There are applications and situations where the MFDC resistance welding is the best choice available. Although there are significantly higher initial prices, the overall cost of using MFDC over single and three-phase SCR control may actually be significantly lower.
Significant Energy Savings - For plants that cannot purchase more electrical power, the MFDC approach may allow you to do more projects with less energy.
lmproved and Consistent Power Factor - The MFDC load appears to have unity power factor, which would then reduce penalties assessed by the power company.
Automatic Load Distribution - The MFDC load is evenly distributed across all three phases. The bank of capacitors that are found on the MFDC system allow for current to be drawn from the bank as well as from the line thus reducing peak line currents.

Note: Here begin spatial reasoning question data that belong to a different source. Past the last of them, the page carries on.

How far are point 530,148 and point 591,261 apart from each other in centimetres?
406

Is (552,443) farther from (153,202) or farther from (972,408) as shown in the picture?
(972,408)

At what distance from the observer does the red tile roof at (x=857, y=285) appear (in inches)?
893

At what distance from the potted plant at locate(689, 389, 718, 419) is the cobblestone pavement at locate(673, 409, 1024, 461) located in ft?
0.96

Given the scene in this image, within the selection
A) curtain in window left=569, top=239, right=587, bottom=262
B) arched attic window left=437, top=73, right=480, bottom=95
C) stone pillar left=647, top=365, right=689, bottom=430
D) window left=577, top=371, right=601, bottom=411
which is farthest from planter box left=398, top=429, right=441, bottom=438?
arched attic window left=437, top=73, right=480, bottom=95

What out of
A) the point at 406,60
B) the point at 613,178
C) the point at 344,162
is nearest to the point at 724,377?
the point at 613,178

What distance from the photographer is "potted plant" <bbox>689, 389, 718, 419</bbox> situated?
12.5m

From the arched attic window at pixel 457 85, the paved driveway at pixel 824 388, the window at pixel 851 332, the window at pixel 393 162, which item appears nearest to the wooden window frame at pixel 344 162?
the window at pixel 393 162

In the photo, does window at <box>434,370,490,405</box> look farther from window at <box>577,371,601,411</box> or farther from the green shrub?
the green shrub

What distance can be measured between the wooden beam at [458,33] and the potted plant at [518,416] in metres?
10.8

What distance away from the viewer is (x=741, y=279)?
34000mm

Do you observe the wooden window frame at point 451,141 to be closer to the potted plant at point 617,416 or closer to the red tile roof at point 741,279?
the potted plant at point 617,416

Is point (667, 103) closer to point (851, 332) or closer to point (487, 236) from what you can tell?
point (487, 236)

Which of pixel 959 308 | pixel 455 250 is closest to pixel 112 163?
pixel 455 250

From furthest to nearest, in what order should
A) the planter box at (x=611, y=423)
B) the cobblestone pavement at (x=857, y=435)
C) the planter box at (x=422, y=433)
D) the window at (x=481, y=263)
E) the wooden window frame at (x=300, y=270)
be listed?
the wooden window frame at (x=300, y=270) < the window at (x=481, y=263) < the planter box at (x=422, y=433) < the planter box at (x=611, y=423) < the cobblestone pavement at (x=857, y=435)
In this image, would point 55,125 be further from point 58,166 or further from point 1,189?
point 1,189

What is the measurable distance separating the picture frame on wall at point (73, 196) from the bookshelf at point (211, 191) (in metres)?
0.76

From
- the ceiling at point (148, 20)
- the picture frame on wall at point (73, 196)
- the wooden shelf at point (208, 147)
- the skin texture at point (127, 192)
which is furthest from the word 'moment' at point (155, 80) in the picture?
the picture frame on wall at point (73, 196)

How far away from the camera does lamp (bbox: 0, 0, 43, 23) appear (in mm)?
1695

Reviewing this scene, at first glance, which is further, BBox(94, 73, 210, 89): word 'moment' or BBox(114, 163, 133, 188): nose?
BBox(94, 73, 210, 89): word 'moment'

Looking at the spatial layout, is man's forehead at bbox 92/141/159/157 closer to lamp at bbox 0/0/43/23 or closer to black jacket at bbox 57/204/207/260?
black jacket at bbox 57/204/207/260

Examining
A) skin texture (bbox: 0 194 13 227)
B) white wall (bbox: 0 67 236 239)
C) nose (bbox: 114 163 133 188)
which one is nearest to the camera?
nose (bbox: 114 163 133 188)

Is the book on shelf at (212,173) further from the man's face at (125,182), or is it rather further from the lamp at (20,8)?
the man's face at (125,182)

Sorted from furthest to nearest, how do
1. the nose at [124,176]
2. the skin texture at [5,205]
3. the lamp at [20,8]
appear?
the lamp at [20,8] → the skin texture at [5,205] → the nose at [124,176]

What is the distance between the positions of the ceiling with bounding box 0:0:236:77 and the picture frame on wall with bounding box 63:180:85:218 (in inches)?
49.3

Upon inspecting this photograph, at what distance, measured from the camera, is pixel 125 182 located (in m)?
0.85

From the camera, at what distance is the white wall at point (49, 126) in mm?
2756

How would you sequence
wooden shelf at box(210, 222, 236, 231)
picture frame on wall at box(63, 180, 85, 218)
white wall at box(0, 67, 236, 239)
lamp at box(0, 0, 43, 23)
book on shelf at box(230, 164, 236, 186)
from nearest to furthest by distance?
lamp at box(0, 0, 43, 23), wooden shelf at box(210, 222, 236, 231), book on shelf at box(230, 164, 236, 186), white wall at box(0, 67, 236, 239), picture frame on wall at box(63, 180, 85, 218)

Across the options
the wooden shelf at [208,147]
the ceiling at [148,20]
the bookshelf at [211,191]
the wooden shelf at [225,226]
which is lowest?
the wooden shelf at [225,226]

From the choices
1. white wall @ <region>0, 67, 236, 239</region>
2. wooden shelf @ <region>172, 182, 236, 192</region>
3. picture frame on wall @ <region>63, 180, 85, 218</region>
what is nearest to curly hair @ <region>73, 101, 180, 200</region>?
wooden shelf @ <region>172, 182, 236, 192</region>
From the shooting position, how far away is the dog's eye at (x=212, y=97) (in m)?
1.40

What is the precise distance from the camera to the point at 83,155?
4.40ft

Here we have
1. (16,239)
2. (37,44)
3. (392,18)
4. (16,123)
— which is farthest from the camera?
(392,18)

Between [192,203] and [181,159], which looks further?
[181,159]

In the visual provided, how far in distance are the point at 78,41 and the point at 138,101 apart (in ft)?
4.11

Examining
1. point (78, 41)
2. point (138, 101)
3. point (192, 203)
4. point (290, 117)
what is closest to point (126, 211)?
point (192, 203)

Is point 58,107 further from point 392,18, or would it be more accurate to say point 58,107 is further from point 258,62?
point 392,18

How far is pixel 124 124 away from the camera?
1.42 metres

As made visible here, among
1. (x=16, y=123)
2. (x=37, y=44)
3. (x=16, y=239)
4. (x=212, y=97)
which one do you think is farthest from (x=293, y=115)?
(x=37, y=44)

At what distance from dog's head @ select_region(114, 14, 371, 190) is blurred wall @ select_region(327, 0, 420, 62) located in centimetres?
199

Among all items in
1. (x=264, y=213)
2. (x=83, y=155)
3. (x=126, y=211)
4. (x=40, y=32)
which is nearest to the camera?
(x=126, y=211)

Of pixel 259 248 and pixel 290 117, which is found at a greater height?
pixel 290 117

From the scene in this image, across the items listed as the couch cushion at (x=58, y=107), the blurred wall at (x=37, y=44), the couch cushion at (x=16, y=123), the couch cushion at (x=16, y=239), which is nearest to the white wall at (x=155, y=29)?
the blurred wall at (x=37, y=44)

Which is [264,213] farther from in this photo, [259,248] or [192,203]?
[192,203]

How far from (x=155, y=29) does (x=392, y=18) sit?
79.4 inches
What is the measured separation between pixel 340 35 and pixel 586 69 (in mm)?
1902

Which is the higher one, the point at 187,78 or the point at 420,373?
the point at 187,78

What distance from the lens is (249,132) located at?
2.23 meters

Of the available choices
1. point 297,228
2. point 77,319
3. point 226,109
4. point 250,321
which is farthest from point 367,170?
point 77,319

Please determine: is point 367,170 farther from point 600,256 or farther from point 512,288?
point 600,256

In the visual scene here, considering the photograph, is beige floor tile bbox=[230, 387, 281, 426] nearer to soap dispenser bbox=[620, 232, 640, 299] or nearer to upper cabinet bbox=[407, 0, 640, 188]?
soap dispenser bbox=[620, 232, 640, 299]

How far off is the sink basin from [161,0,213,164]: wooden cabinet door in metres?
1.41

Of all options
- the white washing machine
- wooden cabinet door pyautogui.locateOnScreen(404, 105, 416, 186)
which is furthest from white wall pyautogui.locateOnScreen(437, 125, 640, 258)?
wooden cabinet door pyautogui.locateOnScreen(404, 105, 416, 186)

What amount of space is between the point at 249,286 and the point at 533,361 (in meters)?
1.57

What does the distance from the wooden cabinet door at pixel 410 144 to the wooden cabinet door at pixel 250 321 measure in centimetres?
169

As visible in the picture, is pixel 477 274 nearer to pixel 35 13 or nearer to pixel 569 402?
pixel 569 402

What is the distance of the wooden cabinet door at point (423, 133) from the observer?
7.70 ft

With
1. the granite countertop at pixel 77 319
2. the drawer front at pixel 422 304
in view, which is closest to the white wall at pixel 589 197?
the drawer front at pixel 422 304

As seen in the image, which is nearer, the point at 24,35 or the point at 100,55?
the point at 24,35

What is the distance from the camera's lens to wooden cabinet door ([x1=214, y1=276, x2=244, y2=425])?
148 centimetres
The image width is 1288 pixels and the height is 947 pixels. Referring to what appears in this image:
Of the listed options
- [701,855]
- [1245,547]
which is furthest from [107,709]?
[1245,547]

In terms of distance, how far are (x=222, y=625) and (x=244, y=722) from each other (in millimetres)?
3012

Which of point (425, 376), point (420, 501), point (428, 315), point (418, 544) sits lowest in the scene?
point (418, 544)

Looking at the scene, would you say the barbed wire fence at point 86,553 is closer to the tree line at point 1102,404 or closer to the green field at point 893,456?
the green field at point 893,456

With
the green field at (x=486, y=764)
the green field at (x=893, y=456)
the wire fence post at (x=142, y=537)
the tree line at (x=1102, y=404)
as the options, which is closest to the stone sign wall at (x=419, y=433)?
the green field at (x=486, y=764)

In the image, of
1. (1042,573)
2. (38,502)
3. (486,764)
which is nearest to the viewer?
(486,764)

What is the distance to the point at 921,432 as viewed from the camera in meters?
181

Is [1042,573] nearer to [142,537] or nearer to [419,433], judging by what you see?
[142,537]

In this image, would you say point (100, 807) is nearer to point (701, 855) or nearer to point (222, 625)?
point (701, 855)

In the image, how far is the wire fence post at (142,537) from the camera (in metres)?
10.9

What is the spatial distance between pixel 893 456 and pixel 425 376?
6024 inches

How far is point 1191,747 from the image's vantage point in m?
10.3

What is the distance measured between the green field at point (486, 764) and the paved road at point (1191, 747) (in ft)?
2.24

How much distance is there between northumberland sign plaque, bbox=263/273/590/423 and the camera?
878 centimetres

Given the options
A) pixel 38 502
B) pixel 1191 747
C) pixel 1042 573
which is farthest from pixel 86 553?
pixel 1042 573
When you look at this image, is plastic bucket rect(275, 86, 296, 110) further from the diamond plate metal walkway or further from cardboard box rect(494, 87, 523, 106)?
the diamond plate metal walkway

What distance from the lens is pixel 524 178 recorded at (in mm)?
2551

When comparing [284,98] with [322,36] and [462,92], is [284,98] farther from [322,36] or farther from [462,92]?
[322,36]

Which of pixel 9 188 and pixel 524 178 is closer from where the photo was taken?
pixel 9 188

Welding is Tolerant of Electrical Line Disturbances - The energy reserve of the capacitor banks will smooth out line notches and line spikes even while welding is taking place.
Precise Welding Current Control - The MFDC utilizes IGBTs for switching. These are turned on and off at the rate of 400 to 2000 times per second. By controlling both the turn on and turn off, the MFDC can determine the current to control. Conventional controls utilize SCRs for switching. These are turned on by the weld control but then remain conducting until the line voltage crosses the zero point during the base frequency line cycle. Because of this, conventional single phase controls must use a predictive algorithm rather than a deterministic approach. Also, if an under or over compensation occurs on one of the cycles, the conventional AC control will have to wait until the next period of the base frequency whereas the MFDC need only wait a fraction (1/20th nominal) of that time.
Attains Target Current Immediately - DC systems of the SCR type have a rise time prior to its steady state. Since the MFDC is so responsive, it is possible to create full phase firing during the natural rise time to lessen that period of time.
More Process Friendly - The MFDC eliminates undesired inter-cycle cooling periods that exist in AC resistance welding processes. Welding therefore can occur faster which would then reduce heat waste and the problems associated to eliminating that waste. Low Inductive Loses in Secondary Circuit: Due to DC current, the inductive losses in secondary circuit because of the magnetic metal content in between secondary circuit are minimized giving accurate control on welding current.
Higher Current Deliveries : lmproved short circuit currents up to 30 KA are useful for welding materials like Brass, Copper, and Aluminum.
Lower Cycle Times : As the welding periods are in milliseconds and inter cycle non activity is avoided, thus cycle time of weld is reduced resulting in higher productivity.
Lower Weight and Size of the equipment : This increases the maneuverability of the machine resulting in reduced fatigue to the operator.